What is expected:
Return the records below character for character.

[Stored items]

---------------

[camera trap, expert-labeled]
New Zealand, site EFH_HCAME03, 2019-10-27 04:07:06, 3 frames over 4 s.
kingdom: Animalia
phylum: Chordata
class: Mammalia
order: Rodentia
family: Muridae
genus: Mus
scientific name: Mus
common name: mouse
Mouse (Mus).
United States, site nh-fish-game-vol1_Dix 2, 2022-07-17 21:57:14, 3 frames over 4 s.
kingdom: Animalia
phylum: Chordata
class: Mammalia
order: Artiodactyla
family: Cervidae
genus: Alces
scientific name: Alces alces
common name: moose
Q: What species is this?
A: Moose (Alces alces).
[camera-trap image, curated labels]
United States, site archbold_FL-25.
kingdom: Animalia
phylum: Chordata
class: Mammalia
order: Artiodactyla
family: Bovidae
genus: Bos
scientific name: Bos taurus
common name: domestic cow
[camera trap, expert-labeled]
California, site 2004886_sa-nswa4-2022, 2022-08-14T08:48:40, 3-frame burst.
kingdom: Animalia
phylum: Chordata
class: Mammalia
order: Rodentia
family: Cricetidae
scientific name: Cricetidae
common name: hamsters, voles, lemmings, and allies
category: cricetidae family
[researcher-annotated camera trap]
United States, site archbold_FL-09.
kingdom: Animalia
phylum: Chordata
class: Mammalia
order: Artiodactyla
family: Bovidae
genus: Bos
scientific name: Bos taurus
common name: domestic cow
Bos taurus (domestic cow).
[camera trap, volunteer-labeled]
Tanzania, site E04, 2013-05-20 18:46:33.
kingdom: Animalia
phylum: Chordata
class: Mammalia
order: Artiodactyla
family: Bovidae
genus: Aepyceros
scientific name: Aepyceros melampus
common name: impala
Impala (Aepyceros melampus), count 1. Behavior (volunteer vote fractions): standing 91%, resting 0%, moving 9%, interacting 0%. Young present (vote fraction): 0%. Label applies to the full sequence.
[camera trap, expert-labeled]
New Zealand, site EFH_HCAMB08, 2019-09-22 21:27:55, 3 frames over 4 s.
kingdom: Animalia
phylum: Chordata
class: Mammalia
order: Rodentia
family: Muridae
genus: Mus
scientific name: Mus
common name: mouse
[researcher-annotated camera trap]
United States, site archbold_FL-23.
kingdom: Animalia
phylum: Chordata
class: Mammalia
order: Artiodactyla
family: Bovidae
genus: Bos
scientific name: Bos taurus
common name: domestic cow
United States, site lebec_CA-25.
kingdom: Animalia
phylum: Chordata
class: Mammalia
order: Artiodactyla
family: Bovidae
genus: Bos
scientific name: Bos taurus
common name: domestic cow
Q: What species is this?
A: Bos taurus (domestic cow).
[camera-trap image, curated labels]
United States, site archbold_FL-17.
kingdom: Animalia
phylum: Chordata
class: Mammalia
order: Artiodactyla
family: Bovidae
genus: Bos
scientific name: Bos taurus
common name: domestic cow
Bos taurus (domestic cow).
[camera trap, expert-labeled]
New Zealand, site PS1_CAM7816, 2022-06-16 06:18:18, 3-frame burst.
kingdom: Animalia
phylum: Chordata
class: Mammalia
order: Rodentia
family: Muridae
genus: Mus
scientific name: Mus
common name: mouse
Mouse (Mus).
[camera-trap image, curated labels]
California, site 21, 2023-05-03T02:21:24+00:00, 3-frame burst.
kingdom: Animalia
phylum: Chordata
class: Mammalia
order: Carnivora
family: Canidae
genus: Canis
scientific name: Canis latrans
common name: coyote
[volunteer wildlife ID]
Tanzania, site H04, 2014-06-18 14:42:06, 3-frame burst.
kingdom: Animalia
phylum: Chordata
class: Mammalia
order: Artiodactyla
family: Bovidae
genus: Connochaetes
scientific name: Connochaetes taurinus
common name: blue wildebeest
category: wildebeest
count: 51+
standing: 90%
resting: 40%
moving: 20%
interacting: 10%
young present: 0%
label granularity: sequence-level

---------------

Reply:
[camera trap, expert-labeled]
New Zealand, site EFH_HCAME03, 2019-10-27 04:07:06, 3 frames over 4 s.
kingdom: Animalia
phylum: Chordata
class: Mammalia
order: Rodentia
family: Muridae
genus: Mus
scientific name: Mus
common name: mouse
Mouse (Mus).
United States, site nh-fish-game-vol1_Dix 2, 2022-07-17 21:57:14, 3 frames over 4 s.
kingdom: Animalia
phylum: Chordata
class: Mammalia
order: Artiodactyla
family: Cervidae
genus: Alces
scientific name: Alces alces
common name: moose
Q: What species is this?
A: Moose (Alces alces).
[camera-trap image, curated labels]
United States, site archbold_FL-25.
kingdom: Animalia
phylum: Chordata
class: Mammalia
order: Artiodactyla
family: Bovidae
genus: Bos
scientific name: Bos taurus
common name: domestic cow
[camera trap, expert-labeled]
California, site 2004886_sa-nswa4-2022, 2022-08-14T08:48:40, 3-frame burst.
kingdom: Animalia
phylum: Chordata
class: Mammalia
order: Rodentia
family: Cricetidae
scientific name: Cricetidae
common name: hamsters, voles, lemmings, and allies
category: cricetidae family
[researcher-annotated camera trap]
United States, site archbold_FL-09.
kingdom: Animalia
phylum: Chordata
class: Mammalia
order: Artiodactyla
family: Bovidae
genus: Bos
scientific name: Bos taurus
common name: domestic cow
Bos taurus (domestic cow).
[camera trap, volunteer-labeled]
Tanzania, site E04, 2013-05-20 18:46:33.
kingdom: Animalia
phylum: Chordata
class: Mammalia
order: Artiodactyla
family: Bovidae
genus: Aepyceros
scientific name: Aepyceros melampus
common name: impala
Impala (Aepyceros melampus), count 1. Behavior (volunteer vote fractions): standing 91%, resting 0%, moving 9%, interacting 0%. Young present (vote fraction): 0%. Label applies to the full sequence.
[camera trap, expert-labeled]
New Zealand, site EFH_HCAMB08, 2019-09-22 21:27:55, 3 frames over 4 s.
kingdom: Animalia
phylum: Chordata
class: Mammalia
order: Rodentia
family: Muridae
genus: Mus
scientific name: Mus
common name: mouse
[researcher-annotated camera trap]
United States, site archbold_FL-23.
kingdom: Animalia
phylum: Chordata
class: Mammalia
order: Artiodactyla
family: Bovidae
genus: Bos
scientific name: Bos taurus
common name: domestic cow
United States, site lebec_CA-25.
kingdom: Animalia
phylum: Chordata
class: Mammalia
order: Artiodactyla
family: Bovidae
genus: Bos
scientific name: Bos taurus
common name: domestic cow
Q: What species is this?
A: Bos taurus (domestic cow).
[camera-trap image, curated labels]
United States, site archbold_FL-17.
kingdom: Animalia
phylum: Chordata
class: Mammalia
order: Artiodactyla
family: Bovidae
genus: Bos
scientific name: Bos taurus
common name: domestic cow
Bos taurus (domestic cow).
[camera trap, expert-labeled]
New Zealand, site PS1_CAM7816, 2022-06-16 06:18:18, 3-frame burst.
kingdom: Animalia
phylum: Chordata
class: Mammalia
order: Rodentia
family: Muridae
genus: Mus
scientific name: Mus
common name: mouse
Mouse (Mus).
[camera-trap image, curated labels]
California, site 21, 2023-05-03T02:21:24+00:00, 3-frame burst.
kingdom: Animalia
phylum: Chordata
class: Mammalia
order: Carnivora
family: Canidae
genus: Canis
scientific name: Canis latrans
common name: coyote
[volunteer wildlife ID]
Tanzania, site H04, 2014-06-18 14:42:06, 3-frame burst.
kingdom: Animalia
phylum: Chordata
class: Mammalia
order: Artiodactyla
family: Bovidae
genus: Connochaetes
scientific name: Connochaetes taurinus
common name: blue wildebeest
category: wildebeest
count: 51+
standing: 90%
resting: 40%
moving: 20%
interacting: 10%
young present: 0%
label granularity: sequence-level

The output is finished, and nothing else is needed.